The report – which is so controversial that top EC officials tried to
stop it being made public – shows that organic farms will become so contaminated
by genes from the new crops that they can no longer be licensed or will have
to spend so much money trying to protect themselves that they will become
uneconomic. Conventional non-GM farms will also be seriously affected.
Drawn up as a result of two years of studies in Britain, France, Italy
and Germany, it provides the most damning confirmation to date of the arguments,
long advanced by environmentalists, that it is not possible for GM and organic
farming to co-exist and that, as a result, shoppers will be denied a choice
of what to buy.
The conclusion is politically explosive because the demand for organic
produce is increasing rapidly across Europe, while consumer resistance to
GM food has forced supermarkets not to stock it.
The Director General of the EC's Joint Research Centre, which produced
the report, submitted it with a letter saying: "In view of the sensitivity
of the issue, I would suggest that the report be kept for internal use within
the Commission only."
Publication of the findings is embarrassing for the Government.
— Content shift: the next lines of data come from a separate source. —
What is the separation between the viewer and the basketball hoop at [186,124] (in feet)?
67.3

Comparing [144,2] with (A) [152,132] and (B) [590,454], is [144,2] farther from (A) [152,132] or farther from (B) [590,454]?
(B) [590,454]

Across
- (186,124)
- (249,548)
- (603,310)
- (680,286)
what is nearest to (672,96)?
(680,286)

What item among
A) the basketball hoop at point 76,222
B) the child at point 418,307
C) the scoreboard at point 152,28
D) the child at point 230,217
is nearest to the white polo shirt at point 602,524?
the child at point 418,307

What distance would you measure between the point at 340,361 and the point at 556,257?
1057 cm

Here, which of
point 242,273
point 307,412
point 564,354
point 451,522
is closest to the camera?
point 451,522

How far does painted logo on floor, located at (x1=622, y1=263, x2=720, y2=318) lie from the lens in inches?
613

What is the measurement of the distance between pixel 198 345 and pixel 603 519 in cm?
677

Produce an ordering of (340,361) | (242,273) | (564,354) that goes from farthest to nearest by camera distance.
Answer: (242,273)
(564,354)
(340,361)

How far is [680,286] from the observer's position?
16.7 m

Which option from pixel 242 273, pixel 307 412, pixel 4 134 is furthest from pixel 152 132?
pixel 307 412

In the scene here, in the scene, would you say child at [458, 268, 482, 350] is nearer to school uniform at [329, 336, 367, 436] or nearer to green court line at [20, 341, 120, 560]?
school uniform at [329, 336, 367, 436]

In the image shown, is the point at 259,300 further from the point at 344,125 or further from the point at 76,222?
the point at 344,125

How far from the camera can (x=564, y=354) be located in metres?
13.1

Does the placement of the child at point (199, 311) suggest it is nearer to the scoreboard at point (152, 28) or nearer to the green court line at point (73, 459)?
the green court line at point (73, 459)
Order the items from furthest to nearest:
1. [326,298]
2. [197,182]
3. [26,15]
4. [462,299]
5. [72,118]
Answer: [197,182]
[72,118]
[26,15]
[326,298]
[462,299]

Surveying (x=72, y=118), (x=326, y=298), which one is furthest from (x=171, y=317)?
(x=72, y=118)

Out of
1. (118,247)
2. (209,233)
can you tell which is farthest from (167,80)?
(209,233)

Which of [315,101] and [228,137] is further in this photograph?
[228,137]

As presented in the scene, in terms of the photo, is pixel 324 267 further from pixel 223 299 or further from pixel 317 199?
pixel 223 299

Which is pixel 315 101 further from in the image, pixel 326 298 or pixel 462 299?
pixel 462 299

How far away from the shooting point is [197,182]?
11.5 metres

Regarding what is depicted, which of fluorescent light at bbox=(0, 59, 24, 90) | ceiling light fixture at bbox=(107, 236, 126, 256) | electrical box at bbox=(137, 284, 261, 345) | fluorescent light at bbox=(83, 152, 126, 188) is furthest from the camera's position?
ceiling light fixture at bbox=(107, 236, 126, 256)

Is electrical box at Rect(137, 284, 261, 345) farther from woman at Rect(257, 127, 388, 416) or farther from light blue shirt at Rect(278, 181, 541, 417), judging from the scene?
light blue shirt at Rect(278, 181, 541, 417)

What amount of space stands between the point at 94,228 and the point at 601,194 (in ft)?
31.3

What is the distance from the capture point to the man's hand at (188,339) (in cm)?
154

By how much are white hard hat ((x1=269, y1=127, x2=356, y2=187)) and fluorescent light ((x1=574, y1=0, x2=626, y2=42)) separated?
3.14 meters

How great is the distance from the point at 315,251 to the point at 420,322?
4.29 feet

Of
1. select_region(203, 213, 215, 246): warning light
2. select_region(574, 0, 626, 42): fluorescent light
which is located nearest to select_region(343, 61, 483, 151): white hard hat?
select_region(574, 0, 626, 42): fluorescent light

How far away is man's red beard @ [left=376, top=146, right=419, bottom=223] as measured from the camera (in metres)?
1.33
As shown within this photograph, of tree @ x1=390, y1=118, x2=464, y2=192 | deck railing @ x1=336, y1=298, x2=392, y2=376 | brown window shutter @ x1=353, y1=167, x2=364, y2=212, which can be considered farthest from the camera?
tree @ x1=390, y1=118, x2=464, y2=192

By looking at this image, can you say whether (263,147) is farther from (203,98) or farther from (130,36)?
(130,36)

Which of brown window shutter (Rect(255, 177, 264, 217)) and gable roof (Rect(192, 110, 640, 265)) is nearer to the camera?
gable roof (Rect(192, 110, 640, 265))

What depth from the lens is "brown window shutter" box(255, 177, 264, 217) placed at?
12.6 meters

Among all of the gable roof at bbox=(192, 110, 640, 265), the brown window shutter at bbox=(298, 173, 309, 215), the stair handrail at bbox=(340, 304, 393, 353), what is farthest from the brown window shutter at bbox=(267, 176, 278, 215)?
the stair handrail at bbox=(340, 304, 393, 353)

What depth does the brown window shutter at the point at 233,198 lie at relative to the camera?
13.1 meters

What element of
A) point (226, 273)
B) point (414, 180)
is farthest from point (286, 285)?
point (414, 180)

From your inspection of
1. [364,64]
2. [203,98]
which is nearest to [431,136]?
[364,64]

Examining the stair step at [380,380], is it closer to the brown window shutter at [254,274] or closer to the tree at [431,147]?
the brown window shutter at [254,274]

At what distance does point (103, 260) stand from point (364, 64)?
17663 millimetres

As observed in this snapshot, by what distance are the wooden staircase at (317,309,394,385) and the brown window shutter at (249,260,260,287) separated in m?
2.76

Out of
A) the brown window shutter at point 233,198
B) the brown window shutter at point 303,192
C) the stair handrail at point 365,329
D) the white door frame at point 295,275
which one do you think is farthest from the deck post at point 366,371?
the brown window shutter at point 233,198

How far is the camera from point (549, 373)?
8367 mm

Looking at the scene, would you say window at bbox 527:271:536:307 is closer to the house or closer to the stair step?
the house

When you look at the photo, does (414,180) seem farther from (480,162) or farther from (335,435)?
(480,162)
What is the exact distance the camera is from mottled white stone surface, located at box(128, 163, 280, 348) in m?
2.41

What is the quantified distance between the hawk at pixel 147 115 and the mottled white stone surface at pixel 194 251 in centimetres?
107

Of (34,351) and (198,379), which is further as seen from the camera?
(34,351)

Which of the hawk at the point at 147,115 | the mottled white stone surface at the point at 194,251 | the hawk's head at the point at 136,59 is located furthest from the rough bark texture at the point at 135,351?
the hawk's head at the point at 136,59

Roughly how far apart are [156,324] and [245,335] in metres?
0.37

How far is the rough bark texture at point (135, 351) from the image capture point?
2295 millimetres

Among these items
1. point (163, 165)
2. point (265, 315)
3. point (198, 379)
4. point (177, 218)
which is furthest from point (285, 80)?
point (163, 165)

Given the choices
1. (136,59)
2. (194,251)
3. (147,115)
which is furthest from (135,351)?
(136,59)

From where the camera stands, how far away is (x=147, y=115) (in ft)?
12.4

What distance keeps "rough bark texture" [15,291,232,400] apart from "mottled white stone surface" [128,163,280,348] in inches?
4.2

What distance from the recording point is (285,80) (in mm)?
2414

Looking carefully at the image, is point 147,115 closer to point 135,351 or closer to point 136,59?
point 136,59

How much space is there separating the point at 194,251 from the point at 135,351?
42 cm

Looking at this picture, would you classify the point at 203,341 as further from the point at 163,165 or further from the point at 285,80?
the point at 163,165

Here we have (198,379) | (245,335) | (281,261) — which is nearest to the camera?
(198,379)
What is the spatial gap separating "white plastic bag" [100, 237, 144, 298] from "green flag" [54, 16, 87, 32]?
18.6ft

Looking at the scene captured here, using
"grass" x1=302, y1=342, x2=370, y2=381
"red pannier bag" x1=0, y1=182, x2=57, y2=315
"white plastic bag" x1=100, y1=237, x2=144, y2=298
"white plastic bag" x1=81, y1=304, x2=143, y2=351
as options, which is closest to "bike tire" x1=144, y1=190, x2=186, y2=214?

On Friday
the Prime Minister denounced GM opponents as using "emotion to drive out
reason".
The report – which follows a study by the European Environment Agency
warning that genes from GM crops will travel long distances, creating superweeds
– studies the effects of growing modified maize, potatoes and oilseed rape
commercially on several types of farms.
It found that even if only a tenth of a country or region was planted
with them – far less that the 54 per cent of Canada now under GM crops –
keeping contamination at a level that would allow organic farming to continue
would be "extremely difficult for any farm-crop combination in the scenarios
considered".
It adds that when contamination occurred every year through "the wide-ranging
cultivation of GM crops" in an area "organic farms will lose their organic
status and face severe problems to grow their crops according to the regulations
given by the EU".
GM farmers would also be at risk, it added, because organic farmers might
well be entitled to compensation.
Yesterday, Adrian Bebb, food campaigner of Friends of the Earth, said:
"This report shows that if GM crops are grown in Britain farming will be
plunged into even greater crisis and consumers will be denied their fundamental
right to choose what they and their children will eat."